Week 44: what's everyone hacking on this week?

Yes, the mechanism to compile cross arch will be the same. When cross compiling to a different arch you have an orthogonal problem of needing a retargetted OCaml compiler. whitequark has some repositories where he achieves this through some patches for example. But for something more polished, we’d probably need opam support for building retargetted compilers.

1 Like

I was away talking about generative testing, fuzzers, and CI at a local DevOps conference (where a surprising number of people were a little familiar with OCaml!) early this week, hence the late reply!
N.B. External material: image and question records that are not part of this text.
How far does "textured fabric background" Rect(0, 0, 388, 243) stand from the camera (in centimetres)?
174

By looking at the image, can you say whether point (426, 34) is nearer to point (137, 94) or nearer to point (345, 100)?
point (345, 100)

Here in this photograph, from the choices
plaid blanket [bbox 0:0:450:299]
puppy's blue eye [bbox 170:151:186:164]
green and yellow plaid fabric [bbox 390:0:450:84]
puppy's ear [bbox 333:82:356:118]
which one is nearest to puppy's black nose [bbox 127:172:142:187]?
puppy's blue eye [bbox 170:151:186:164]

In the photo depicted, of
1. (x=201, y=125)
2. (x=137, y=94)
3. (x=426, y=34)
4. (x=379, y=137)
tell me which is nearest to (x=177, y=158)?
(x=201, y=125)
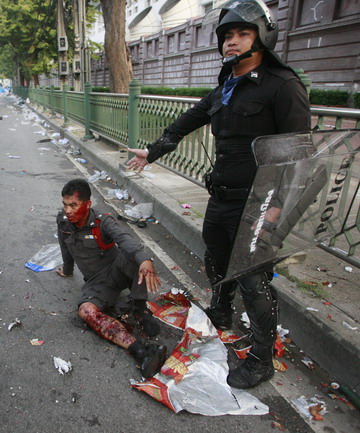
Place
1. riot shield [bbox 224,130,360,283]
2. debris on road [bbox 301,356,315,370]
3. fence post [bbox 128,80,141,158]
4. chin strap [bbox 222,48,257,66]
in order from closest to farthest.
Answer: riot shield [bbox 224,130,360,283] → chin strap [bbox 222,48,257,66] → debris on road [bbox 301,356,315,370] → fence post [bbox 128,80,141,158]

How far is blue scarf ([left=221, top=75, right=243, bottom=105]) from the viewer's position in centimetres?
203

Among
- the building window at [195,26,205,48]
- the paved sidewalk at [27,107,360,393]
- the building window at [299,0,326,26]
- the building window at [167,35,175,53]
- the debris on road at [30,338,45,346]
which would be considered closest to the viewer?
the paved sidewalk at [27,107,360,393]

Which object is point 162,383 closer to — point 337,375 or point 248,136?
point 337,375

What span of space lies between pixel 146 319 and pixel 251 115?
1530 millimetres

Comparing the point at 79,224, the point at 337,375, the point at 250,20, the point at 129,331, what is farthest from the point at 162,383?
the point at 250,20

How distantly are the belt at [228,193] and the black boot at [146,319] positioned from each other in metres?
0.97

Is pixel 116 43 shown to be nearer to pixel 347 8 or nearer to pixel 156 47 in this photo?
pixel 347 8

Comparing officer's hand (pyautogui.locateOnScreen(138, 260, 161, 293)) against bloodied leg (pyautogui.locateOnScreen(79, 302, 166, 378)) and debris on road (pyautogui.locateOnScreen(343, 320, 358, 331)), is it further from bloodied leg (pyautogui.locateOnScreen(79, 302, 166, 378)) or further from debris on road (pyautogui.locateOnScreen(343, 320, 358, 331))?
debris on road (pyautogui.locateOnScreen(343, 320, 358, 331))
I’m using gdb for the first time in anger with OCaml, digging into a segmentation fault I discovered late last week which surfaces when running the ocaml-test-stdlib Crowbar tests with Crowbar’s latest version. My hands remember a bit of how to use gdb as a C REPL, but my brain seems not to be involved. Luckily for me I found this bit of explanatory ephemera on where function arguments go…

6 Likes

You might want to take a look at my GitHub - andersfugmann/aws-s3: Ocaml library to access Amazon S3 which implements basic functions on s3 such as get, put, ls and rm. Its loosly based on some examples in cohttp library, and uses async for concurrency.

1 Like

I’m trying to have the new Camelus working, with the help of @dinosaure. The point is to have it update a 2.0.0 branch of the repository automatically on every push (or PR merge) to master.

I also added package IDs in opam, and have a working prototype of binary caching (storing/restoring the installed tree of each package when built with the exact same dependencies and versions)

3 Likes

Apologies for the late reply, I had been in shanghai to attend SOSP where we presented Owl-related stuff to the system community.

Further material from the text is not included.